Señores del Partido Socialista, tengo clara una cosa: el señor Rivero jamás va a ser ministro del Gobierno de España, pero alguno de ustedes es posible que sí, ¿y entonces qué harán?, ¿volverán a sacar los nuevos principios? ¿O acaso no sabemos que las prospecciones de Baleares, de Valencia, de Andalucía, de Tarragona las firmó un ministro socialista? ¡Un Partido Socialista! ¿Tanto han cambiado las cosas en su partido, señor Pérez?
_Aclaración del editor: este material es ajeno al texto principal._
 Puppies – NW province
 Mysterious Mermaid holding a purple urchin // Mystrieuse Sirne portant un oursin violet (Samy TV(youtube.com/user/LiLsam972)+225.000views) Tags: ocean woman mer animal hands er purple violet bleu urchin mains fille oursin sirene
Miren, señorías, les digo la verdad, que el Partido Popular coincide con el señor Rivero en lo que dijo aquí en esta Cámara: las decisiones que hoy -quienes tenemos la responsabilidad- tomemos o estamos tomando es la herencia que vamos a dejar para el futuro. Y yo les pregunto: eso es verdad, ¿pero qué herencia nos quieren dejar tanto el señor Rivero como el Grupo de Coalición Canaria y el Grupo Socialista?, ¿dejar que otros exploten nuestras riquezas?, ¿no asegurar un futuro mejor para generaciones y generaciones de canarios?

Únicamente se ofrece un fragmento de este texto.